Berlin. Wie gut ist Deutschland auf einen militärischen Ernstfall vorbereitet – insbesondere im Gesundheitswesen? Ein interner Spezialbericht der Bundeswehr zeichnet ein alarmierendes Bild. Rund 200 Experten, darunter Militärs, Ärzte und Katastrophenschützer, warnen: Krankenhäuser, Apotheken und das medizinische Personal wären im Kriegsfall massiv überfordert.
Dem Bericht zufolge müsste Deutschland im Extremfall mit bis zu 1.000 verletzten Soldaten pro Tag rechnen – zusätzlich zu zivilen Opfern. Die Folge: ein überlastetes Gesundheitssystem, Versorgungsengpässe bei Medikamenten, Blutkonserven und Verbandsmaterial, dazu ein stark erhöhtes Risiko für Infektionskrankheiten.
Besonders brisant: Die Experten gehen davon aus, dass gezielte Angriffe auf Kliniken und medizinisches Personal wahrscheinlich sind. Doch der Bericht stellt fest: Deutschland ist dafür kaum gerüstet. Zuständigkeiten seien unklar, Notfallpläne lückenhaft, Kommunikationswege nicht abgestimmt und Lieferketten extrem verwundbar. Viele Apotheken hätten zudem nur minimale Vorräte – ein riskanter Zustand in Krisenzeiten.

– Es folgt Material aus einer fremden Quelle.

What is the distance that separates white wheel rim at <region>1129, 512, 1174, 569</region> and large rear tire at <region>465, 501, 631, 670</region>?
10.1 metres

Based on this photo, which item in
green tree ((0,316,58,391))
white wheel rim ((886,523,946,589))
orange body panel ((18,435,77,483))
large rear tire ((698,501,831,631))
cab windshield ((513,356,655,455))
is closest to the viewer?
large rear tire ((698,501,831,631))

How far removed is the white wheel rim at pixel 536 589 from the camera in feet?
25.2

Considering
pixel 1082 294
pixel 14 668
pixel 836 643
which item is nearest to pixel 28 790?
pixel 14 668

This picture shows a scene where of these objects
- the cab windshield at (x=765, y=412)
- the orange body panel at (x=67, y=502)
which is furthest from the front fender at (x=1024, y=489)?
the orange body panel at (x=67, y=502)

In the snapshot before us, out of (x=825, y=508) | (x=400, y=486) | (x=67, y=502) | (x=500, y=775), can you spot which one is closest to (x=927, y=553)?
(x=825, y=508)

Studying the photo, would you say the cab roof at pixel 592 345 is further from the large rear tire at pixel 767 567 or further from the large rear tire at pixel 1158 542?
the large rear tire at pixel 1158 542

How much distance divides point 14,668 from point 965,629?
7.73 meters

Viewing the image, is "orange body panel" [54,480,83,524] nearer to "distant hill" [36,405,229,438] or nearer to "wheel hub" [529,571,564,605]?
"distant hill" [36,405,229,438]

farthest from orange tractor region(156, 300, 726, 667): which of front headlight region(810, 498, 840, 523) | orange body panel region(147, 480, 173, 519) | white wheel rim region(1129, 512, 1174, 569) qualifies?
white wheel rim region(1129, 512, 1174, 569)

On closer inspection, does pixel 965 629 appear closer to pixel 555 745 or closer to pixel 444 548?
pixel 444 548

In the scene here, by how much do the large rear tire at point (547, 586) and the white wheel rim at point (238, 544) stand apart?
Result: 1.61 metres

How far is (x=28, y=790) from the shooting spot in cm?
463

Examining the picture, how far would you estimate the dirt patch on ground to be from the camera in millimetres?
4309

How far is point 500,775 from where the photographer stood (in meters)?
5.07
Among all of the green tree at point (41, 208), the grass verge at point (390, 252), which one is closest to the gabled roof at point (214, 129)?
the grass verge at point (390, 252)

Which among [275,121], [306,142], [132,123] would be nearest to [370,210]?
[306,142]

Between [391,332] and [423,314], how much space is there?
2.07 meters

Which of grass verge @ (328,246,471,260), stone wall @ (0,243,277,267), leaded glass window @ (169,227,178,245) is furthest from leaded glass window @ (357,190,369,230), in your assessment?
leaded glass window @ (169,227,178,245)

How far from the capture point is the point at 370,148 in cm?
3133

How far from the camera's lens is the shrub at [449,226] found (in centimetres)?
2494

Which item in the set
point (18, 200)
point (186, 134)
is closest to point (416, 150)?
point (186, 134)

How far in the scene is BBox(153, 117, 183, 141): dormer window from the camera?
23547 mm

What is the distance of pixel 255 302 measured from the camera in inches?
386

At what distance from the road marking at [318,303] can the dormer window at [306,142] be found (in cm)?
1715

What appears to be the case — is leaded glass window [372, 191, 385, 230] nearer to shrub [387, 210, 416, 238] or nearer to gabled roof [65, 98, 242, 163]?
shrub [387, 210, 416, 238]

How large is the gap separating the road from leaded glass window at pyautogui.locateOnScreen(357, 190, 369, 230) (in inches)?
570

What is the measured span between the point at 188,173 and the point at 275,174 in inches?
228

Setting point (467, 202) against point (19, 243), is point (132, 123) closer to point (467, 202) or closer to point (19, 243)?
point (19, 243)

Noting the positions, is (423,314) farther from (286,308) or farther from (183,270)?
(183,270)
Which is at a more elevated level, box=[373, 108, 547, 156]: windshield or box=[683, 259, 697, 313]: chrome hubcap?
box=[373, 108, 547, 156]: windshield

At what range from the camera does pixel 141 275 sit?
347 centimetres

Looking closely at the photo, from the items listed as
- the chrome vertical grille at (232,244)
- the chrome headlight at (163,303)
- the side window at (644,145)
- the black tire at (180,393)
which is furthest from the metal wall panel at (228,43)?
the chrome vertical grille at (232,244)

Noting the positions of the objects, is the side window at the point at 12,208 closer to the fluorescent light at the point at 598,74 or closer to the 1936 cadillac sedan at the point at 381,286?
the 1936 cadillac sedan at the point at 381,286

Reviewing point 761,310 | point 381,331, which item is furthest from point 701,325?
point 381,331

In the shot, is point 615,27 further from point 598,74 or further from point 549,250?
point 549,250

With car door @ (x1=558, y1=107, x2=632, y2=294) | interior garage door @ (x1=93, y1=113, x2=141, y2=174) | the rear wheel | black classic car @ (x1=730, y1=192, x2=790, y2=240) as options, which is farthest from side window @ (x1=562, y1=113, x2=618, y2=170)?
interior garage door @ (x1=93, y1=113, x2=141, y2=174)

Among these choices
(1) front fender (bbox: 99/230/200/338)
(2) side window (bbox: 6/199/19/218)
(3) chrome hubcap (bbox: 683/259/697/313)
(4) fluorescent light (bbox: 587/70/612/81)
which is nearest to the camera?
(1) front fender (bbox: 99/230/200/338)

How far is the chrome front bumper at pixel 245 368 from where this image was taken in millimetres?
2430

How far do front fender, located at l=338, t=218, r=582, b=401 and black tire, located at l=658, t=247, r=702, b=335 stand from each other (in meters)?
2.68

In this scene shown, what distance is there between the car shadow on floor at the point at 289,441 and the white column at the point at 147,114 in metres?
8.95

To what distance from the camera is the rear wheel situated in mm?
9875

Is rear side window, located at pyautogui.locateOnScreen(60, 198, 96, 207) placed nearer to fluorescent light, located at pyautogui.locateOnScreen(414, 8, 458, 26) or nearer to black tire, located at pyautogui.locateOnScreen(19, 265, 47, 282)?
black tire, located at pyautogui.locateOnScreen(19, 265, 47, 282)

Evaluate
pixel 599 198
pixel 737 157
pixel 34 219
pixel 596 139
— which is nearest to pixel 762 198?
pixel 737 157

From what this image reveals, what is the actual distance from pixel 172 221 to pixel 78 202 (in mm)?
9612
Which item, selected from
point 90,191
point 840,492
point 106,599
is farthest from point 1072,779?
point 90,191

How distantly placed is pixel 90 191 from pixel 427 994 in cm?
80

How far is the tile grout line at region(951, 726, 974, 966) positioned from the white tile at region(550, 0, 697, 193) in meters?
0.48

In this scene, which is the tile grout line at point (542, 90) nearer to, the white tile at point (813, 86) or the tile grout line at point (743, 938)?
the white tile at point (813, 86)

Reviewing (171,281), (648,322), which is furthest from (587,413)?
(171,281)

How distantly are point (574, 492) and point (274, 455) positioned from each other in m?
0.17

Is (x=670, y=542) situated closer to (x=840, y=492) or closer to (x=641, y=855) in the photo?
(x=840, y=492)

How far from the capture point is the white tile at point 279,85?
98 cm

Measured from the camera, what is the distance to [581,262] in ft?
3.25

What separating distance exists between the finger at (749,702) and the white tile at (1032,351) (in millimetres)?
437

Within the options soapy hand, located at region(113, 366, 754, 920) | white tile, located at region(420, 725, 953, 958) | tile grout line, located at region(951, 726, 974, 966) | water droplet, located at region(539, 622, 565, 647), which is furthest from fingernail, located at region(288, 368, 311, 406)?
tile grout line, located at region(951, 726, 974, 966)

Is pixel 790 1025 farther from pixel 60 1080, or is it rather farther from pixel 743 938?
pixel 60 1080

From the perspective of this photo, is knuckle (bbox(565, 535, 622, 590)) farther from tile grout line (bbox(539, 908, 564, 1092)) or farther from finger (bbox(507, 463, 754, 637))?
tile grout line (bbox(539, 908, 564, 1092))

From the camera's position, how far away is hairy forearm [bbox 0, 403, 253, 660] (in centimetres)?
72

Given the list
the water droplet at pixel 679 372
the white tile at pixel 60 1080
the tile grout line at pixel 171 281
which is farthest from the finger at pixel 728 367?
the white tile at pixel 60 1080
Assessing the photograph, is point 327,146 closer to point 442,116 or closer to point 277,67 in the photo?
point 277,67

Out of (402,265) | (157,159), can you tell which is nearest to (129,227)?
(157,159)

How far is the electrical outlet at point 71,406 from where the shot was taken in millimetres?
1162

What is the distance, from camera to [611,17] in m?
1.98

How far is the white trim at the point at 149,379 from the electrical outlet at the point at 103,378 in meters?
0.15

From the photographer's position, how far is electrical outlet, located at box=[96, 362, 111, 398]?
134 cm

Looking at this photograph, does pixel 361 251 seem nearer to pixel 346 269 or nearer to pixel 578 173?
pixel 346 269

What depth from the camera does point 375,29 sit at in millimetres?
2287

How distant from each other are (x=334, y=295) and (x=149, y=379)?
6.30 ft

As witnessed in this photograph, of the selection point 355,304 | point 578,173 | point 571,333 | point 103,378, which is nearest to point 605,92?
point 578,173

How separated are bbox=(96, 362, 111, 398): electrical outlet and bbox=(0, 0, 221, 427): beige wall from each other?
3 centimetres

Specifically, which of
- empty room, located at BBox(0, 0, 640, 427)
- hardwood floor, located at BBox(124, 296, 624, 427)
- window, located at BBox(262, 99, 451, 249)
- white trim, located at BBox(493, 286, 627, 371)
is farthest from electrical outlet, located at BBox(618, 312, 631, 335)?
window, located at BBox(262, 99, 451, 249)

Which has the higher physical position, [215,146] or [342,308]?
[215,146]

Um die medizinische Verteidigungsfähigkeit zu verbessern, fordern die Autoren tiefgreifende Reformen. Krankenhäuser und Apotheken sollen besser geschützt und Behandlungsräume in unterirdische Anlagen verlegt werden. Schulen und Turnhallen sollen als provisorische Lazarette dienen. Medizinstudenten sollen verpflichtend Kenntnisse in Kriegs- und Katastrophenmedizin erwerben – inklusive Triage-Schulung. Durch Bürokratieabbau könnten Kliniken bis zu 25 Prozent mehr Patienten versorgen.
Wichtige Medikamente wie Antibiotika und Narkosemittel müssten wieder in der EU produziert und strategisch bevorratet werden. Auch die Nutzung von Blutkonserven aus Nicht-EU-Ländern soll erlaubt werden, um Engpässe zu vermeiden. Überflüssige Regularien – etwa zu Flaschenformen oder Beipackzetteln – sollten gestrichen werden, um Prozesse zu beschleunigen. Schließlich brauche es ein „Lagebild Gesundheit“, das alle verfügbaren Ressourcen und Kapazitäten im Krisenfall bündelt.
Die Analyse zeigt deutlich: Deutschland verfügt zwar über ein modernes Gesundheitssystem – aber nicht über ein krisenfestes. Ohne entschlossene Maßnahmen drohe im Ernstfall ein medizinisches Chaos, das selbst den besten zivilen Katastrophenschutz überfordert.